*** Given entries
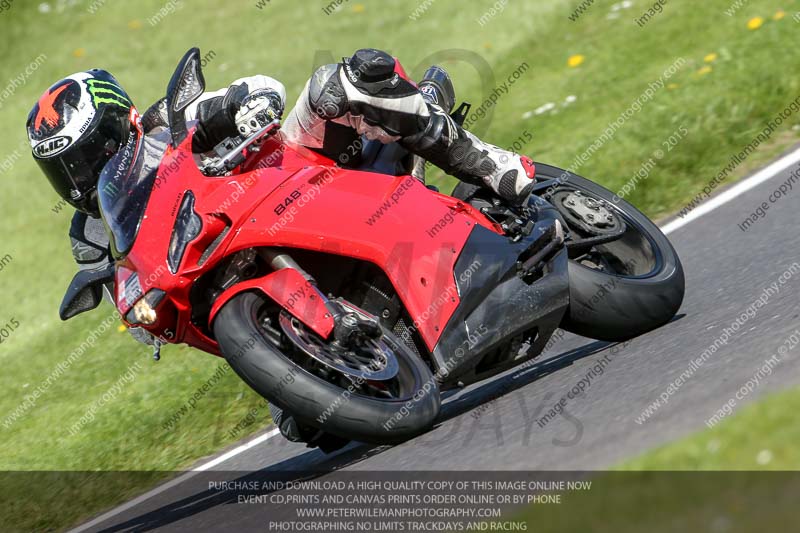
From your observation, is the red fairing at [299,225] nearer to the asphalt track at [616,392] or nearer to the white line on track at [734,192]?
the asphalt track at [616,392]

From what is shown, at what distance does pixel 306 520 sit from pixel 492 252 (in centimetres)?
156

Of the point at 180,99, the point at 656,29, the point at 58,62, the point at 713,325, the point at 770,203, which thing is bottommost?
the point at 58,62

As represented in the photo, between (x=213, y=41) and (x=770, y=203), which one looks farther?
(x=213, y=41)

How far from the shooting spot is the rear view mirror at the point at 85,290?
223 inches

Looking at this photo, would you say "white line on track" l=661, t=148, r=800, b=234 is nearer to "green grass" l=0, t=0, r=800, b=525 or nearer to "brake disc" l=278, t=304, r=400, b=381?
"green grass" l=0, t=0, r=800, b=525

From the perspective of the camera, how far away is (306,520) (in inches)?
190

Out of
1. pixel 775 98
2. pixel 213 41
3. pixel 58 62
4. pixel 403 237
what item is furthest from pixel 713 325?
pixel 58 62

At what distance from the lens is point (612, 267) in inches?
250

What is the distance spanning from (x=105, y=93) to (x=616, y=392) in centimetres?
262

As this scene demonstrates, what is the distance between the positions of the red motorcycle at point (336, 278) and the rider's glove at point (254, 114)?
5 centimetres

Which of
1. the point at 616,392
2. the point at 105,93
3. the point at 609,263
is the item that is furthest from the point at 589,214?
the point at 105,93

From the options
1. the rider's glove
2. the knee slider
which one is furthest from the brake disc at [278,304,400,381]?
the knee slider

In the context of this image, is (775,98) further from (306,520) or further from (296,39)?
(296,39)

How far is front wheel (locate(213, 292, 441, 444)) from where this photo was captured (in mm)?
4754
******
*Directions:*
The entries above should be reproduced exactly, without their pictures.

*Answer for the task:*
From your observation, is the red fairing at [299,225] nearer to the asphalt track at [616,392] or nearer to the white line on track at [734,192]?
the asphalt track at [616,392]

From what is shown, at what distance does pixel 306 520 sit from pixel 492 252 (in centimetres)?
156

Of the point at 180,99, the point at 656,29, the point at 58,62, the point at 713,325, the point at 770,203, which thing is bottommost?
the point at 58,62

As represented in the photo, between (x=213, y=41) and (x=770, y=203), which one looks farther?
(x=213, y=41)

How far from the shooting spot is the rear view mirror at the point at 85,290?
223 inches

Looking at this photo, would you say "white line on track" l=661, t=148, r=800, b=234 is nearer to "green grass" l=0, t=0, r=800, b=525 or nearer to "brake disc" l=278, t=304, r=400, b=381?
"green grass" l=0, t=0, r=800, b=525

From the perspective of the camera, how far away is (306,520) (in inches)?
190

Out of
1. pixel 775 98
2. pixel 213 41
3. pixel 58 62
4. pixel 403 237
what item is furthest from pixel 713 325?
pixel 58 62

At what distance from the lens is point (612, 267) in inches?
250

What is the distance spanning from (x=105, y=93) to (x=616, y=392) in centimetres?
262

As this scene demonstrates, what is the distance between the positions of the red motorcycle at point (336, 278) and the rider's glove at point (254, 114)?
5 centimetres

Which of
1. the point at 616,392
2. the point at 105,93
3. the point at 609,263
is the item that is furthest from the point at 589,214?
the point at 105,93

From the options
1. the rider's glove
2. the knee slider
which one is furthest from the brake disc at [278,304,400,381]?
the knee slider

In the context of this image, is (775,98) further from (306,520) or further from (296,39)?
(296,39)

How far is front wheel (locate(213, 292, 441, 444)) from where this photo was captured (in mm)?
4754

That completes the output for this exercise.